_WHAT YOU NEED TO DO_. Locate each line in the material below that contains the word "framed", treating uppercase and lowercase as different, and copy every such line in full.

_ _ _ _ _

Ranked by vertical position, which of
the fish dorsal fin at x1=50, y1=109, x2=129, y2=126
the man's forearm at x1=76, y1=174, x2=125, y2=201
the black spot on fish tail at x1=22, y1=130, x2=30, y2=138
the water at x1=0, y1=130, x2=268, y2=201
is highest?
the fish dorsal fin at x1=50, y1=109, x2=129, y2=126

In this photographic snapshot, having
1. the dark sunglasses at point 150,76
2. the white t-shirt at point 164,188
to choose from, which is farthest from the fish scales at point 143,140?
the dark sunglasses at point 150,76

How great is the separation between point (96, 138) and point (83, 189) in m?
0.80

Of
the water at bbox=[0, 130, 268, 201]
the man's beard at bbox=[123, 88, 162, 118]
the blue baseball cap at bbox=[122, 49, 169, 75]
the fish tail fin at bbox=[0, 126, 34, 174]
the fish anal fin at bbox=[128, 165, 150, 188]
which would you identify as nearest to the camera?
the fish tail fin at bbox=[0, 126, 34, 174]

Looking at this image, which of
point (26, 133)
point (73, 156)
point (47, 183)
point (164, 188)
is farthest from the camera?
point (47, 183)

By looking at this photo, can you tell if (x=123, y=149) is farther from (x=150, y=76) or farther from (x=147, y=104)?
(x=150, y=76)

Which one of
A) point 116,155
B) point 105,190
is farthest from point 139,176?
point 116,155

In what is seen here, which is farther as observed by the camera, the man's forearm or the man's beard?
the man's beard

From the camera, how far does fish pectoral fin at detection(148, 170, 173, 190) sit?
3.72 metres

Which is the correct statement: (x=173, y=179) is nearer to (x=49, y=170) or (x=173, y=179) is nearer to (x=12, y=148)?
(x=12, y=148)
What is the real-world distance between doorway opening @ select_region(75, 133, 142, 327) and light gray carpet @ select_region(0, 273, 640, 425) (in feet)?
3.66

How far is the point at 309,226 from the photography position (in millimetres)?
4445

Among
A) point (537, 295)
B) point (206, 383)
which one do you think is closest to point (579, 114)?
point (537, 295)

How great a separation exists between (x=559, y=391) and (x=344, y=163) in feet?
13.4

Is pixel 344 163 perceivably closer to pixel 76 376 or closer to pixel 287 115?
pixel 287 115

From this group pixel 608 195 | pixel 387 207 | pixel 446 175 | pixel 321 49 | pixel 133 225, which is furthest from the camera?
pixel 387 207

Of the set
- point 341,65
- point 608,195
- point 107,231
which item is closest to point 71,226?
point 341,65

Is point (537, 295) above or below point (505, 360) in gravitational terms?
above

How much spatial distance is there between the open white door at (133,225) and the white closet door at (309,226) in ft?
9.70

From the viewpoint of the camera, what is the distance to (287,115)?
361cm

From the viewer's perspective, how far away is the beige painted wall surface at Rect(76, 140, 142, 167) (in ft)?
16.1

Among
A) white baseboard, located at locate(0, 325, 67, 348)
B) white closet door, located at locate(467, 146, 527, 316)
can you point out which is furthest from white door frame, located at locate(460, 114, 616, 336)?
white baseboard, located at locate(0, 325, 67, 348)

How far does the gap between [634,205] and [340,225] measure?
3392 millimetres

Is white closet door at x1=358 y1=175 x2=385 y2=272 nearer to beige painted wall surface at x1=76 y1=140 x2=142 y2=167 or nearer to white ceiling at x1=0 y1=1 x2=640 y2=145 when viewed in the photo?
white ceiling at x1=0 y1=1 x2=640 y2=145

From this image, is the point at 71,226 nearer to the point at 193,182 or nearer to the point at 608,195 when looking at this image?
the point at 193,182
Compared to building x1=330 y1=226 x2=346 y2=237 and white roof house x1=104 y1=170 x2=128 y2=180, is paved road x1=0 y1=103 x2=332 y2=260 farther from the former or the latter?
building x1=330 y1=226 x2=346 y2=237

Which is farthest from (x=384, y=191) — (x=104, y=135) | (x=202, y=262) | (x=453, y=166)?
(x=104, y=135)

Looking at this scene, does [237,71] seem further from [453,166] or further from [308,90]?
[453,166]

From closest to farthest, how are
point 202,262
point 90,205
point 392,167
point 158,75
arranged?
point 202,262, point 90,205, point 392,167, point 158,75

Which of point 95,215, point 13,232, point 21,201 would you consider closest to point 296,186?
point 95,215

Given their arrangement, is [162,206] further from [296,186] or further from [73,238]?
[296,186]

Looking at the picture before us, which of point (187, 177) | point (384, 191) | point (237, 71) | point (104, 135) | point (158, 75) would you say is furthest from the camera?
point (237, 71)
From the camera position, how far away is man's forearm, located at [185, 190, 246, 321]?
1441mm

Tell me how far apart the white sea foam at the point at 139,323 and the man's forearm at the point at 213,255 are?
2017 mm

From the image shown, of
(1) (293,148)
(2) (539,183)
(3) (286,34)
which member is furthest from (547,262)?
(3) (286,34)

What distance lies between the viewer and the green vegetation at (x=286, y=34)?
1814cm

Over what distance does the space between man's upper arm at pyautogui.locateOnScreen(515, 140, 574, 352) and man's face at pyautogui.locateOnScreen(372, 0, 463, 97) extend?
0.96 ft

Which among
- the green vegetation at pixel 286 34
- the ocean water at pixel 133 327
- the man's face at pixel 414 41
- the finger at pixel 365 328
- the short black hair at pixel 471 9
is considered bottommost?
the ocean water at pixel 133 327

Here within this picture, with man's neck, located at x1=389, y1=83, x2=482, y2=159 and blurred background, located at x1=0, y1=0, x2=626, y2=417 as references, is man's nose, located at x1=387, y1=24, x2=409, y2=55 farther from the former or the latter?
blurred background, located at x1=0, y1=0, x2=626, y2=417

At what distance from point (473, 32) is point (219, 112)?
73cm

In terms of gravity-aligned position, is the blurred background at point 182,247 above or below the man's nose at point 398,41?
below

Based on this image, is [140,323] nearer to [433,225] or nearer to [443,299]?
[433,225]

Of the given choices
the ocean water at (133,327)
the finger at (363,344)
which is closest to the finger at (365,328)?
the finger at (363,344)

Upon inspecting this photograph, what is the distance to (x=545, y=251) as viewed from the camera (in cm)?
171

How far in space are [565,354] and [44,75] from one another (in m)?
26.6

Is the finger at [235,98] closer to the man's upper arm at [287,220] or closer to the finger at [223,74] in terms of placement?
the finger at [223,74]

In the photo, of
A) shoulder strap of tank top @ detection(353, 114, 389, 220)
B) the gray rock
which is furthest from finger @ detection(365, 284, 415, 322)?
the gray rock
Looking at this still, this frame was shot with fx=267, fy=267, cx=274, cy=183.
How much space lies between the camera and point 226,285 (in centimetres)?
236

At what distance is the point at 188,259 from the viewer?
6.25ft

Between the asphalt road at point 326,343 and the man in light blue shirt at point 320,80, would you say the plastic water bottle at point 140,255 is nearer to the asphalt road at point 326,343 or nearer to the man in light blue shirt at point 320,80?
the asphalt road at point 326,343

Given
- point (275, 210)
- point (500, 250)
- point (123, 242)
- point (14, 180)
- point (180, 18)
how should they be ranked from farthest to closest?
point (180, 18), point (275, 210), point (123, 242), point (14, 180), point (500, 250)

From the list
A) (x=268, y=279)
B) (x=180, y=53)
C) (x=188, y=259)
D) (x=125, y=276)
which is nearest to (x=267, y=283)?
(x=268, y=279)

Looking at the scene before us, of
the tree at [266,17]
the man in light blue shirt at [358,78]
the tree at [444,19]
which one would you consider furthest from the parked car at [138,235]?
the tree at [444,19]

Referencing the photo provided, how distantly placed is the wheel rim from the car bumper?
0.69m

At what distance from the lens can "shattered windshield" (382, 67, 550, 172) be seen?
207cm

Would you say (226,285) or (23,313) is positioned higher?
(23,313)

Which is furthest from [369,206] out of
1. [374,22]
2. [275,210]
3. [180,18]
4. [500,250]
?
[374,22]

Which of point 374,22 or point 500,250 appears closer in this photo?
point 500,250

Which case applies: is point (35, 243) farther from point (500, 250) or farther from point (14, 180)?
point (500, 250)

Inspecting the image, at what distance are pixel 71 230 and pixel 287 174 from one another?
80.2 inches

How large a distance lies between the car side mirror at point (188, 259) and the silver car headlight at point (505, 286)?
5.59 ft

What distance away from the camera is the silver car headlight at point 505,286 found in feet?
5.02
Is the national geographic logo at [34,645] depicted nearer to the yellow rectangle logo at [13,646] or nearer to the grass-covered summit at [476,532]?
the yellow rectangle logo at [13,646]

_ _ _ _ _

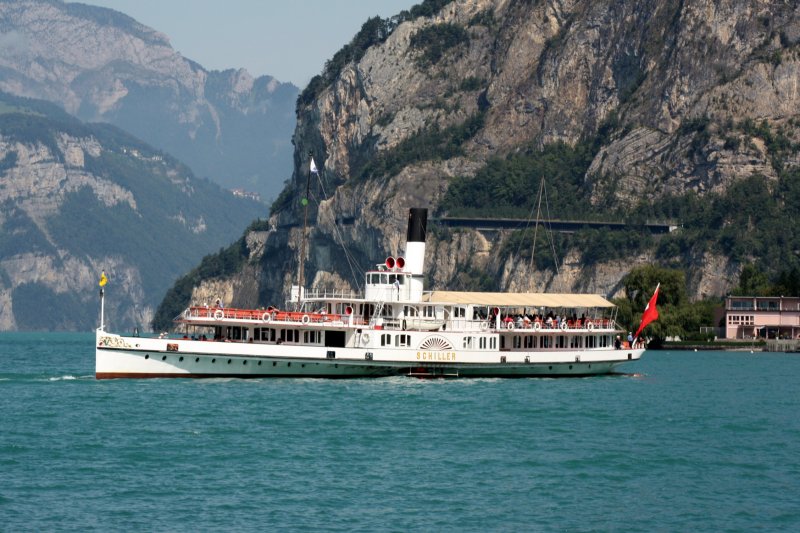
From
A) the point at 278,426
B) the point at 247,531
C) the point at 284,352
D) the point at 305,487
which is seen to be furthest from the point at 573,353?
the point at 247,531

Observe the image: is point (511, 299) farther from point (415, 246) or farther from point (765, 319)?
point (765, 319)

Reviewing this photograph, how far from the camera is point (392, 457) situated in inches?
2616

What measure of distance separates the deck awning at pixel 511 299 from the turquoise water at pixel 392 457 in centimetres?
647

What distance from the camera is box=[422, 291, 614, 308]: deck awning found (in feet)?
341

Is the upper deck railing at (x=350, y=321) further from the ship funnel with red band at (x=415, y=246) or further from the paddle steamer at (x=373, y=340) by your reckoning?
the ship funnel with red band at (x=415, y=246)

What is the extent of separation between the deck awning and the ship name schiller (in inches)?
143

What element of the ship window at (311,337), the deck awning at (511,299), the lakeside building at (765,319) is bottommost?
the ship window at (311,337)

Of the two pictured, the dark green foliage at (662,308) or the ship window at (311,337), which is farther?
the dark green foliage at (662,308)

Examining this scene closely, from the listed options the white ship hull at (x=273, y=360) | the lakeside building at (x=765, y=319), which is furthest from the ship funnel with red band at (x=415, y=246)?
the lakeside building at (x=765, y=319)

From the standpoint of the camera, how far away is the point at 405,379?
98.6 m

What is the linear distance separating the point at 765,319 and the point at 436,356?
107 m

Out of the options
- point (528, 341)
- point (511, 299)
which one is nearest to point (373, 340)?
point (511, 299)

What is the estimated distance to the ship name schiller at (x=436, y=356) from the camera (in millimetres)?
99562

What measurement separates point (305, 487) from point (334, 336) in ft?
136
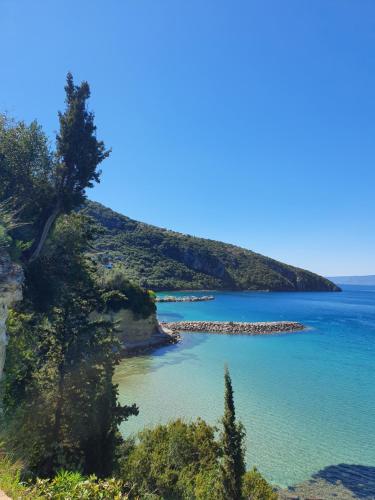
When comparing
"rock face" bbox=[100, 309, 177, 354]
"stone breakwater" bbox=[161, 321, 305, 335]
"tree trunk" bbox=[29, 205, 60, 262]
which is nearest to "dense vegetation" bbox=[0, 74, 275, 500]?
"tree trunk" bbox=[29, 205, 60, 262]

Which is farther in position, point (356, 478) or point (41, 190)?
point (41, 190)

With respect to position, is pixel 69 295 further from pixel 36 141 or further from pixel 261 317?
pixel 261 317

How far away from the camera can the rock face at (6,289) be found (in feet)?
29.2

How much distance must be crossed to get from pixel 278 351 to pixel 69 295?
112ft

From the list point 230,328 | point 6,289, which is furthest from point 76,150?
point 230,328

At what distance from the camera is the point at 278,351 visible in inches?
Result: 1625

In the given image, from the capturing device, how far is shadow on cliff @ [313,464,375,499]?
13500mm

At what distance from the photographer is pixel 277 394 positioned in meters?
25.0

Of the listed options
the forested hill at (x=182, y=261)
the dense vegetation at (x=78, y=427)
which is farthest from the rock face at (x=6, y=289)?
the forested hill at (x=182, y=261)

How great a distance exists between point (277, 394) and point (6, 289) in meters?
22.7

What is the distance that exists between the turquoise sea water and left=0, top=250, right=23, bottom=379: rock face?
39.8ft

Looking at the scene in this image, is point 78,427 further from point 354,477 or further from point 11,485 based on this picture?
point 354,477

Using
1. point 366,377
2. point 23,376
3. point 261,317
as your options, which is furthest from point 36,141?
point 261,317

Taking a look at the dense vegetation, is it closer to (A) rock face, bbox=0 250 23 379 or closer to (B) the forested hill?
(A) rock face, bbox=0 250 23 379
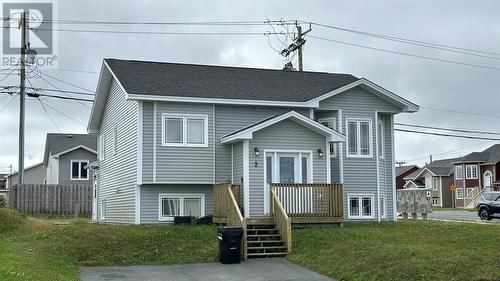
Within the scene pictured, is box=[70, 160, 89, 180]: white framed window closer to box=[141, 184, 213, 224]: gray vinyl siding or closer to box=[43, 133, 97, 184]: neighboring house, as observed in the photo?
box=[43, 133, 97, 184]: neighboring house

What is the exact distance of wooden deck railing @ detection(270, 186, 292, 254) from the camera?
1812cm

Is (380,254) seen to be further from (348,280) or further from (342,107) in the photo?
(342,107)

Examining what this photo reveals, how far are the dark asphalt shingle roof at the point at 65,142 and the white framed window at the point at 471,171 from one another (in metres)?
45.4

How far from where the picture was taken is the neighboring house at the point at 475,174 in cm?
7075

_ _ _ _ _

_WRITTEN ANSWER_.
Within the scene pictured, is box=[70, 160, 89, 180]: white framed window closer to box=[141, 184, 213, 224]: gray vinyl siding or closer to box=[43, 133, 97, 184]: neighboring house, as observed in the photo?
Examining what this photo reveals, how far are the dark asphalt shingle roof at the point at 65,142 and the white framed window at the point at 471,171 from one another (in metres)?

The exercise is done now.